Sorenson is leading a research project involving government agencies and several upstream companies in search of a way to squeeze more oil out of the Bakken for years to come by using CO2 for enhanced oil recovery (EOR). He presented the progress of the project at the recent Unconventional Resources Technology Conference.
Sorenson said the key to understanding how well CO2 will work in tight formations is a deep understanding of how fluids move through tiny pores and microfractures. Microfractures account for much of the porosity and permeability in the Middle Bakken formation and will be important for EOR because they are also thought to contribute to long-term production.

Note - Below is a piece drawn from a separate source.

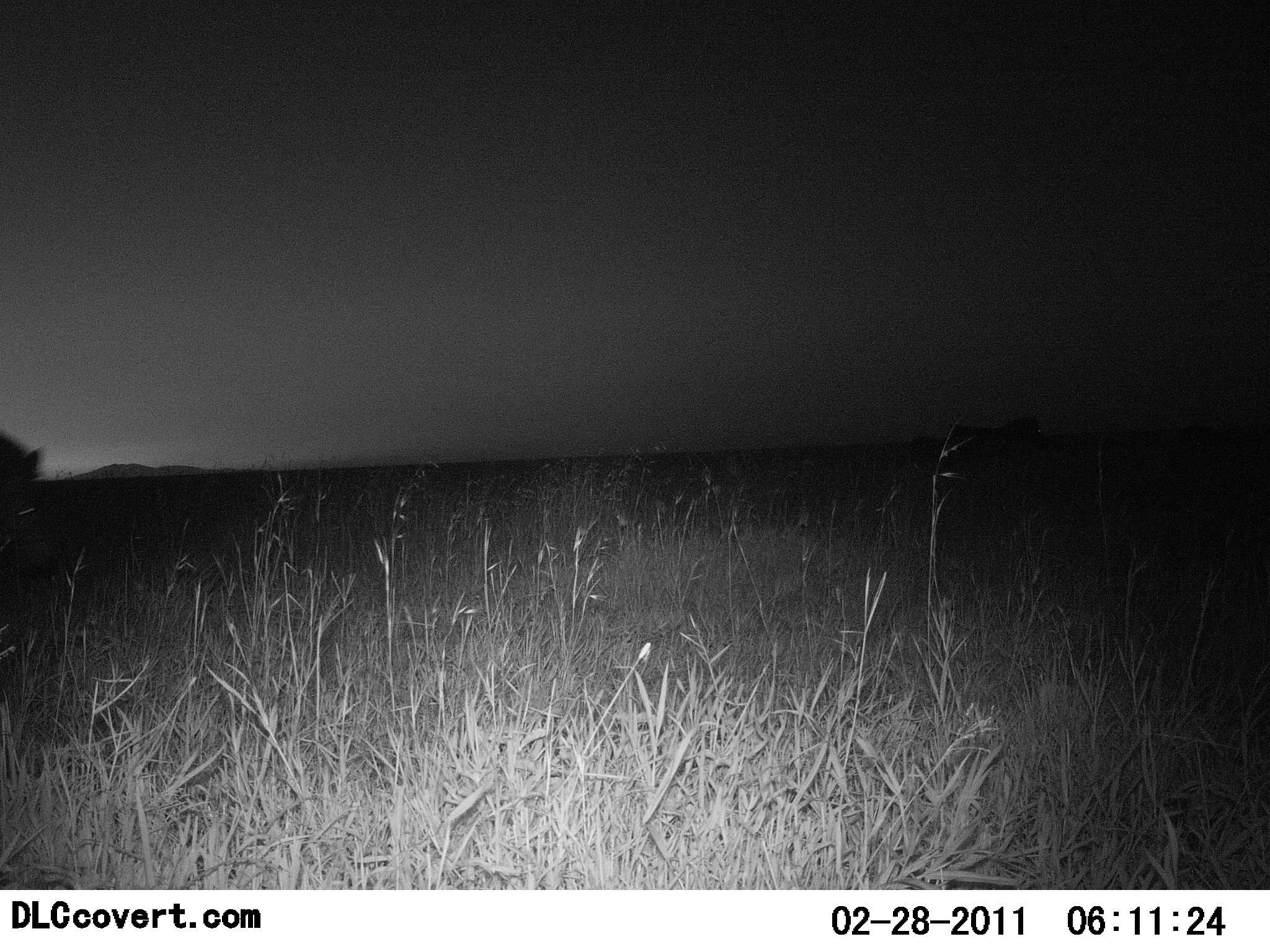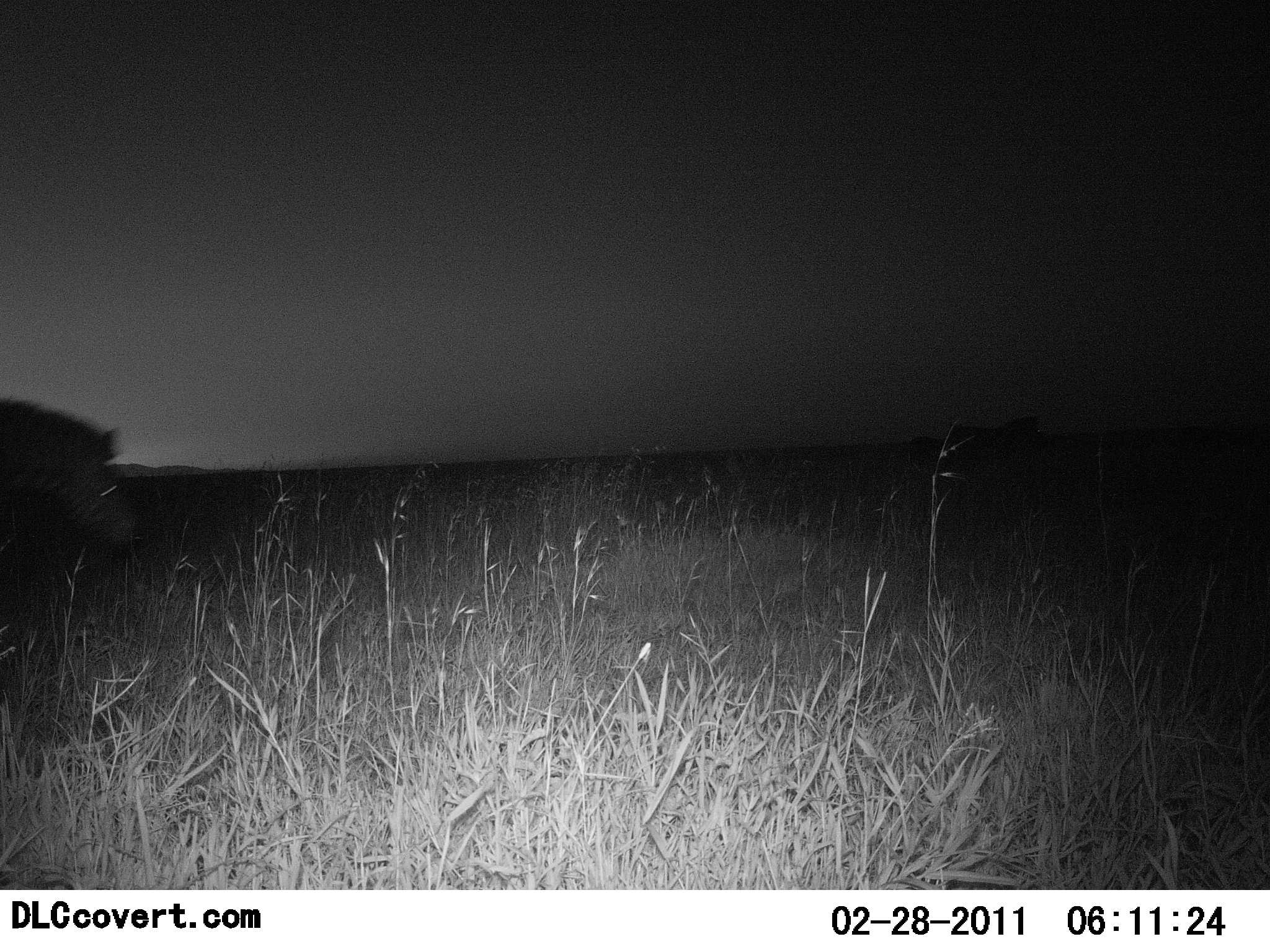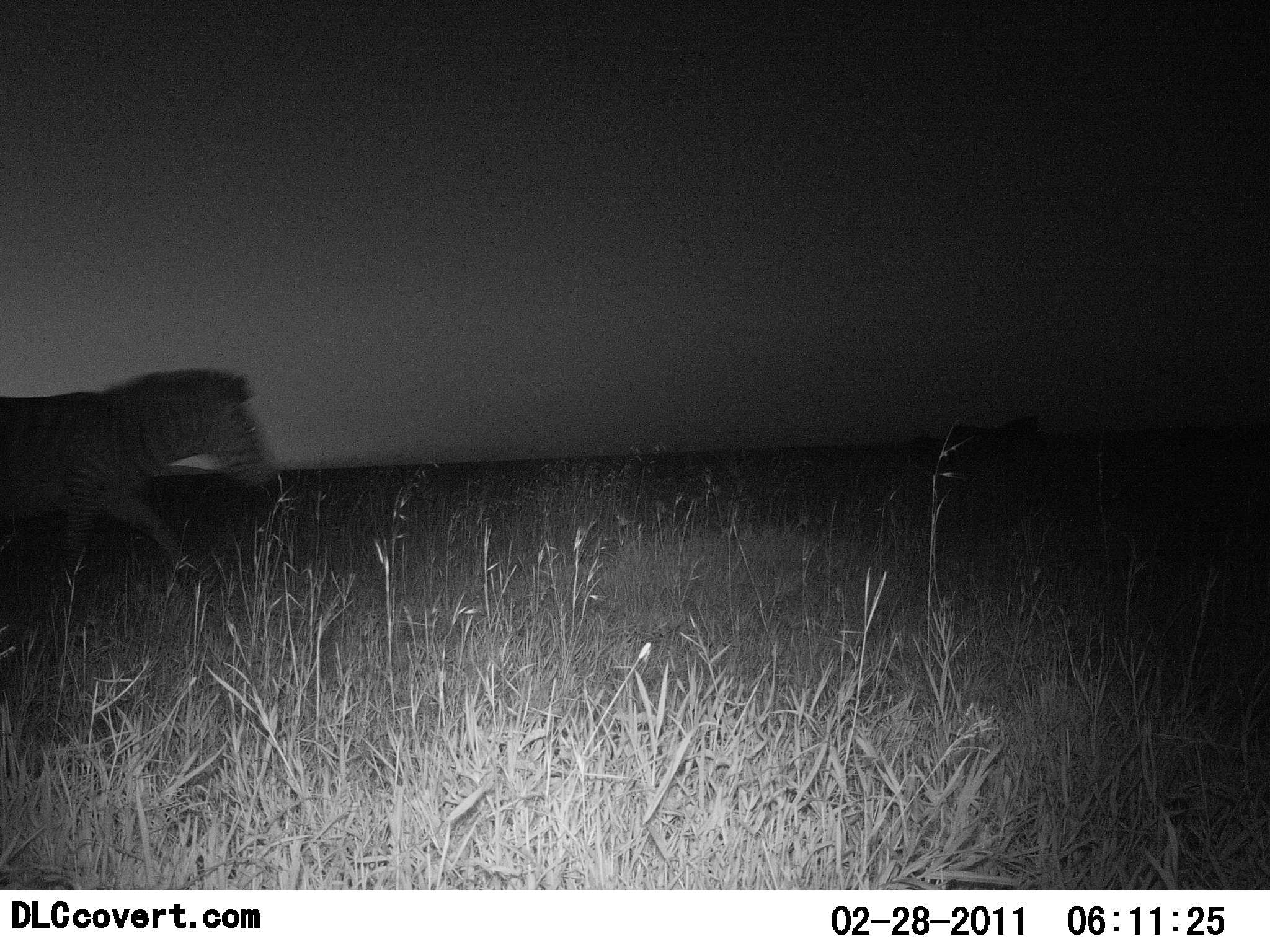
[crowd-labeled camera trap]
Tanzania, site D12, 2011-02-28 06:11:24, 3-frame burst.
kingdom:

So far, the research team has completed a series of studies using a wide range of technologies including scanning electron microscopes and computed tomography to identify rock characteristics that would allow trapped oil to be produced.

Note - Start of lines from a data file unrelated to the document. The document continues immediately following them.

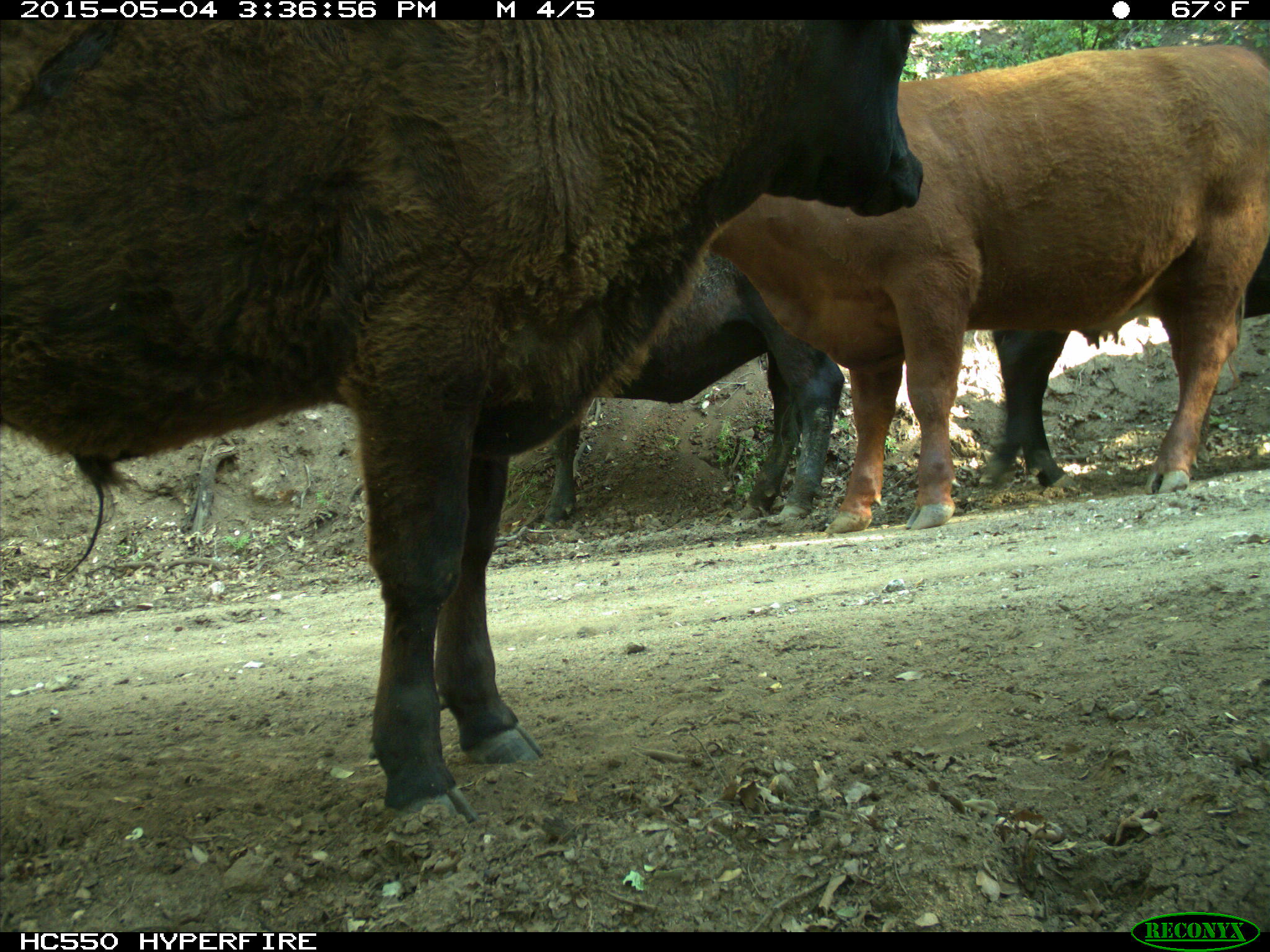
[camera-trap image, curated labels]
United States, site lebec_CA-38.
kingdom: Animalia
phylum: Chordata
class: Mammalia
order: Artiodactyla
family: Bovidae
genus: Bos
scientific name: Bos taurus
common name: domestic cow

In experiments, the researchers have discovered that when small shale samples are placed into a high-pressure/high-temperature chamber and bathed with CO2, the oil will swell and its viscosity lowers enough so that it moves through the rock. “It demonstrates that oil can be extracted and that CO2 can also permeate the rocks,” Sorenson said.
This is different from CO2 flooding in conventional reservoirs in which the goal is to displace the oil and sweep it into the production zone. Some of the experiments were able to extract 80% to 100% of the oil from the shale samples in a 24-hour period. However, Sorenson said more experiments will be needed to get a better handle on the mechanisms involved in the process.
The information obtained from the laboratory testing has been run through computer models to see how the CO2 will affect production on a larger scale. Though the models showed that production could be improved, in some cases doubled, they also showed there is a clear delay in comparison with what happens during a CO2 flood in a conventional formation.
“Whereas in the conventional reservoir, you might see a response in a matter of days or weeks. Generally, in these Bakken models, we are seeing responses on the order of many weeks to months, to many months,” Sorenson said. “It underscores the notion that patience is going to be a virtue when it comes to doing any kind of serious EOR operation in these tight oil formations.”
One problem the project is working on involves customizing the models to better reflect the reality of the unconventional formations. Schlumberger, Computer Modelling Group, Baker Hughes, and Kinder Morgan are assisting the EERC with this aspect of the research.
Based on EOR tests carried out by other institutions, Sorenson said the improvements in oil production that were predicted by the models were not observed. “I would probably say not even close to having been observed,” he said. “There are clearly some significant gaps within the modeling and the reality in the field.”
Later this year, researchers will begin identifying field test locations, developing a test concept, and establishing baseline characterization and monitoring systems. The field tests are also likely to use unique injections schemes that Sorenson said would set the project apart from previous tests.